Of the 31 proteins that affected levels of BMI and/or WC, a PheWAS analysis using PhenoScanner showed that the cis-pQTLs for 14 proteins (e.g. ADH1B, apolipoprotein B receptor [APOBR], APOE) were linked with several adiposity-related traits, including BMI, WC, and body composition (Supplementary Table 9). Furthermore, cis-pQTLs for two proteins (APOE and complement factor B [CFB]) were associated with lipids, while cis-pQTLs for four proteins were associated with systolic blood pressure (ADH1B, APOE, CFB, and coagulation factor XIII B chain [F13B]). Notably, APOE and FN1 were associated with coronary artery disease. In tissue-specific expression analyses, six proteins were found to be highly expressed in adipose tissue (e.g. ADH1B, APOE, ALDH2), seven in liver (e.g. CFB, complement factor H-related protein 2 [CFHR2], SERPINF2) and four in brain (peceptor-type tyrosine-protein phosphatase zeta [PTPRZ1], APOE, ALDH5A1 and NCR3LG1). All other proteins were expressed in multiple tissues (Supplementary Table 7; Supplementary Fig. 11).

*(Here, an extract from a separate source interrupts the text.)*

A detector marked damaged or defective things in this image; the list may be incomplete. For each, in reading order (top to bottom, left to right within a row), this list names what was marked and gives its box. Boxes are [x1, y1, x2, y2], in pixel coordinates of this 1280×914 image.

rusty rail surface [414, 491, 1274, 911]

A further search of Open-Target provided evidence supporting drug targets for six proteins (ADH1B, ALDH5A1, APOE, CFB, FN1, ALDH2), with three having approved drugs that target conditions such as age-related macular degeneration (ADH1B), eye disease (FN1), parasitic infection or treatment of alcohol addiction (ALDH2), and bipolar disorder or epilepsy (ALDH5A1; Supplementary Table 7).

Discussion

This is the first study to comprehensively examine the associations of general and central adiposity with plasma levels of 2923 proteins. We found that different adiposity traits were likely causally associated with >650 proteins in Chinese adults, with >90% of the associations replicated in Europeans who had higher levels of adiposity. Using cis-pQTLs from CKB GWAS, we identified 31 proteins that significantly affected levels of adiposity. Furthermore, colocalisation analyses demonstrated that 10 of these 31 proteins had shared causal genetic variants with adiposity, providing further support, along with findings in PheWAS and enrichment analyses, of their causal relevance and potential as possible targets for drug development for prevention and treatment of obesity and obesity-related diseases.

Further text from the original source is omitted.